Ebenfalls relativ klein ist das Department of History der UIS, das insgesamt weniger Leute beschäftigt, als das HS Lehrstühle hat. Entsprechend schmal sind das Kursangebot und das Studium strukturiert: Vor allem das Basisstudium ist thematisch standardisiert und auf amerikanische Ereignisgeschichte fokussiert. Was nicht heissen soll, dass die Fakultätsmitglieder sich nur mit Amerika beschäftigen – das vormoderne Ostasien und die arabische Identität liegen ebenso im Spektrum der Forschungsschwerpunkte. Insbesondere vor der Anreise ertappte ich mich bei dem Gedanken, dass Forschung und Lehre an einer kleinen Provinzuni wohl kaum mit Zürich mithalten könne, und der Nutzen des Austauschsemesters folglich nicht akademischer, sondern eher kultureller Natur sein würde.
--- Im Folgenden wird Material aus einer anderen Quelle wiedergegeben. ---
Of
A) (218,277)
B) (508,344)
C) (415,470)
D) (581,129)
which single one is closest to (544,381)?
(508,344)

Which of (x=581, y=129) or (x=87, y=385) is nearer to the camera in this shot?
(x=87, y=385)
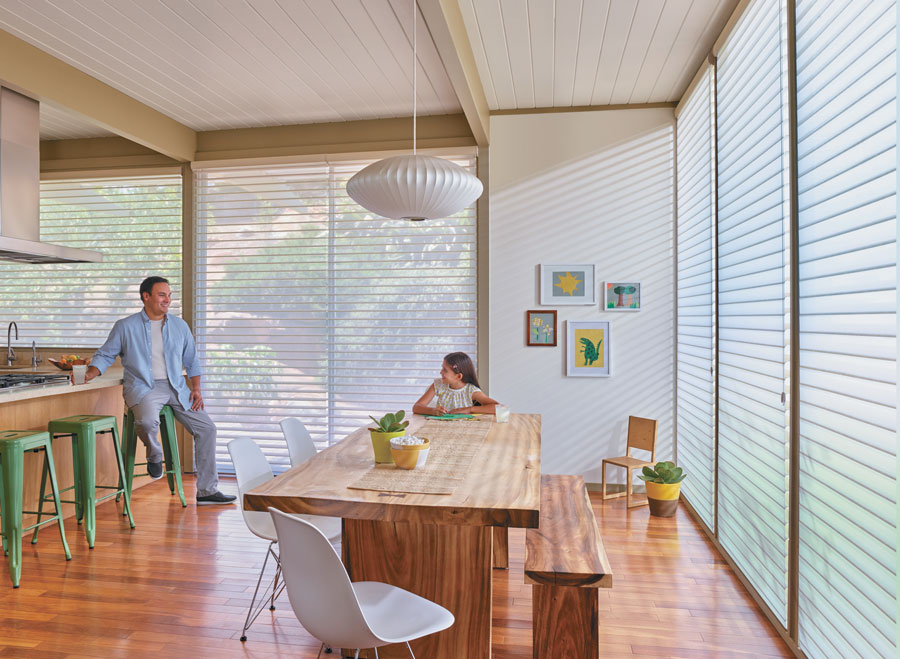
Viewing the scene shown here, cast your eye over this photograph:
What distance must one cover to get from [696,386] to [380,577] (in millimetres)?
2575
Zu einem gewissen Grad hat sich das auch bewahrheitet, die institutionellen Unterschiede lassen sich nicht wegdiskutieren. Die Auswahl der Kurse beispielsweise ist kleiner und die freie Gestaltung des Studiums relativ beschränkt. Was bei dieser Denkweise aber untergeht, ist der menschliche Faktor. Denn wieso sollten die Leute von der UIS weniger engagiert sein oder weniger zu sagen haben über ihr Forschungsgebiet? Auch was die Alltäglichkeiten des Studiums angeht, kam mir vieles bekannt vor. Wie meine Kommilitonen und Kommilitoninnen geklagt, geschnödet und gelobt haben, entsprach relativ genau den Schemata, die auch im HS-eigenen Studentendiskurs vorzufinden sind. Erfrischend war der methodische Fokus der Kurse: viel Lesen und häufiger, dafür kürzere Texte schreiben. Beispielhaft war ein Reading Seminar zur Stadtgeschichte der USA. Im Wochentakt lasen wir grundlegende Bücher der amerikanischen Stadtgeschichte und fassten jeweils im Vorhinein Argument und Inhalt des jeweiligen Buches in wenigen Sätzen zusammen. Das ist zwar zeitintensiv, spornte aber an, effizientere Lese-Strategien zu finden und baute Hemmungen ab, wagemutige Resümees hinzuschmeissen. Wobei ich ersteres trotzdem nicht gemeistert habe und zweites zugegeben eine fragwürdige Fähigkeit ist.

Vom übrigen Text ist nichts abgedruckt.